I will hold this for a moment. The review can happen, but I would not merge it directly. I think I would need to return the results with the prefix in the cases I know it is necessary.

thakis added a comment.Jun 5 2019, 8:53 AM

I have two comments on this:

  • On a micro level, If this solves a problem you have, I think it's fine to merge this. It's small and localized.
  • On a macro level, I think trying to handle long paths on Windows is a losing battle that adds lots of complexity* everywhere without a great payoff. I'd recommend to just put your llvm checkout at a short path, and to keep paths in llvm short enough that we never need this.

*: Of many kinds. In this path, the test suite now works differently on 2.7.16+ and later; as you say you'll likely have to leak the UNC-prefixed path out of glob for cases where it was needed and other places might not expect it; many places in lit will learn about this, etc.

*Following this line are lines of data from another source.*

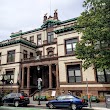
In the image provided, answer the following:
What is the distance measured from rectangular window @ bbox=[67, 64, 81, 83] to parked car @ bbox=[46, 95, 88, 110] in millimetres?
8959

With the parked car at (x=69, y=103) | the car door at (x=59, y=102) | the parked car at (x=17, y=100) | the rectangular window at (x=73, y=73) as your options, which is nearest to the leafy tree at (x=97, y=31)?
the parked car at (x=69, y=103)

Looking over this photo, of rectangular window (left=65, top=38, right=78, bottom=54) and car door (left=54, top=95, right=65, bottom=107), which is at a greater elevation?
rectangular window (left=65, top=38, right=78, bottom=54)

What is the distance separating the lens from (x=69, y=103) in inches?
663

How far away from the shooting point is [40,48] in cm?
3878

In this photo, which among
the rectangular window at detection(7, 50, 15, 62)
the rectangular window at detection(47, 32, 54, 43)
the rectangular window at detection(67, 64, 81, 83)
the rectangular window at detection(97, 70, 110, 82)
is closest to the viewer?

llvm/utils/lit/lit/ShCommands.py
67

Should the normpath call happen in the non-use_prefix case too? It seems strange that use_prefix controls more than just prefixing but \\?\. Also, use a raw literal, so you don't have to escape all the backslashes.

llvm/utils/lit/tests/unit/GlobItem.py
68

Won't this fail with older pythons?

drodriguez marked 2 inline comments as done.Jun 5 2019, 1:06 PM

100% agree with you that handling long paths on Windows is a battle that I cannot win. Sadly, even if I can modify a little where my checkout is, and I can reduce that path the best I can, but when CMake and a lot more pieces start creating directories, they will not take care of the length, and they might end up creating very long paths (inside my short path). The problem appeared when a tool started creating a directory (with a long-ish name which cannot be easily modified) inside the temporal directory for a test. Short path + short path + short path ended up being long path.

About returning results with prefixes from my last comment, sadly it seems that it should be dealt with on the test side, since some tools accept the prefixed paths, and some others dislike them.

llvm/utils/lit/lit/ShCommands.py
67

normpath deals with a problem that only happens in Windows. Many tests are written with Unix paths, so they use / instead of \. Windows normally accept both as directory separator, but when the path is prefixed with \\?\, the Unix directory separators become literal /. The normpath takes care of creating the best path for Windows.

It is not technically needed for Unix, and it should not hurt, but I preferred to avoid touching the Unix path, if possible.

If you want I can move it to L59 and apply to every platform.

llvm/utils/lit/tests/unit/GlobItem.py
68

Yes. The test are written with 2.7.16 in mind. If you execute the lit test in a previous version (and in Windows), the test will fail and it will indicate that other test that use lit might also fail.

Would you prefer to skip this test in case the Python version wasn’t enough?